During the meeting between Pelosi and Olmert, the prime minister said that a number of members of the U.S. Senate and House of Representatives had visited Damascus recently and had "received the impression that despite the declarations of Bashar Assad, there is no change in the position of his country regarding a possible peace process with Israel."

Since the end of the summer war between Israel and Hizballah in Lebanon, Syria has made a number of overtures toward Israel, but Israel has rejected them, saying that Syria isn't serious about making peace. The last official peace talks between the two countries were in early 2000.

Olmert emphasized that although Israel is interested in peace with Syria, "that country continues to be part of the axis of evil and a force that encourages terror in the entire Middle East," the clarification statement said."

In order to conduct serious and genuine peace negotiations, Syria must cease its support of terror, cease its sponsoring of the Hamas and Islamic Jihad organizations, refrain from providing weapons to Hizballah and bringing about the destabilizing of Lebanon, cease its support of terror in Iraq, and relinquish the strategic ties it is building with the extremist regime in Iran," it said.

Whether or not Syria implements these measures will determine if Syria is sincere about making genuine peace with Israel, Olmert said.

The communication with Pelosi did not contain any change in Israeli policy, the statement said.
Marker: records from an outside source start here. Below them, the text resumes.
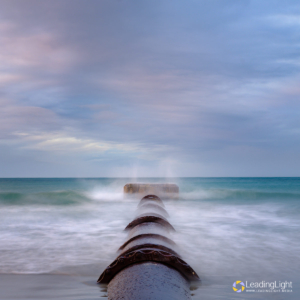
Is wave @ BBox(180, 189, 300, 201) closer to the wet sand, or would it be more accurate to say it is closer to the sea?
the sea

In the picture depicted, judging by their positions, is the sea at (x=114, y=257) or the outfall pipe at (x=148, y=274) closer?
the outfall pipe at (x=148, y=274)

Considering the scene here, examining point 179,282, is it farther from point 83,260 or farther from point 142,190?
point 142,190

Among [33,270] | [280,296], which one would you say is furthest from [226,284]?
[33,270]

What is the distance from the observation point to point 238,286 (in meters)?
2.97

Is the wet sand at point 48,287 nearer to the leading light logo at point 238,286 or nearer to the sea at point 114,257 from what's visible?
the sea at point 114,257

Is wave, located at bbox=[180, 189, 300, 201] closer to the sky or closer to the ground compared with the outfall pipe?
closer to the sky

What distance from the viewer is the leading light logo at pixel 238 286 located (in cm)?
285

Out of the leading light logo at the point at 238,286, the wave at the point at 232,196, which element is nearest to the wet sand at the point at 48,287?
the leading light logo at the point at 238,286

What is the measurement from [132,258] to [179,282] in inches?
12.7

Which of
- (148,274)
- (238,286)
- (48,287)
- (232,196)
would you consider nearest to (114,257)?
(48,287)

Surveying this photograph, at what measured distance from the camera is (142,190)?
11602mm

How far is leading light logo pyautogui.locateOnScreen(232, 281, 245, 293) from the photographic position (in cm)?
285

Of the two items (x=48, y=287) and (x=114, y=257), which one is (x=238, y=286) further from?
(x=48, y=287)

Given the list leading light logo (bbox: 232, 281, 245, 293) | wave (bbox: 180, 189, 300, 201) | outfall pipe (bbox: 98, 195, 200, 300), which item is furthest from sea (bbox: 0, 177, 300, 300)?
wave (bbox: 180, 189, 300, 201)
The Israeli daily Ha'aretz quoted unnamed sources in the prime minister's office as saying that Pelosi had taken "part of the things that were said in the meeting, and used what suited her."

Earlier in the week, Olmert's spokeswoman, Miri Eisen, said by telephone that Olmert had told Pelosi that he didn't think Assad deserved all the attention he was getting.

Nevertheless, when Pelosi offered to deliver a message, according to Eisen, Olmert said that the message was "don't prepare for war and renounce terrorism" and maybe there can be negotiations.

Israeli government minister Ze'ev Boim said he was skeptical about Syria's intentions toward peace. Words come cheap, he said in a radio interview. Syria must back its words up with actions, he added.

Former Israeli Foreign Minister Silvan Shalom was quoted by the radio as saying that he was concerned about the effects of Pelosi's visit to Syria. The trip might encourage European states to drop their isolation of Syria.

Syrian Foreign Minister Walid Muallem called for dialogue between Syria and Washington.

Pelosi also drew fire from Washington for saying that the "the road to Damascus is a road to peace."

Gordon Johndroe, spokesman for the Bush's national security advisor, said that that road unfortunately "is lined with the victims of Hamas and Hizballah, the victims of terrorists who cross from Syria into Iraq."

Johndroe called the trip "counterproductive."President Bush, whose administration is trying to isolate Syria, said that meeting with Assad delivered "mixed messages" since it is a terror-sponsoring regime.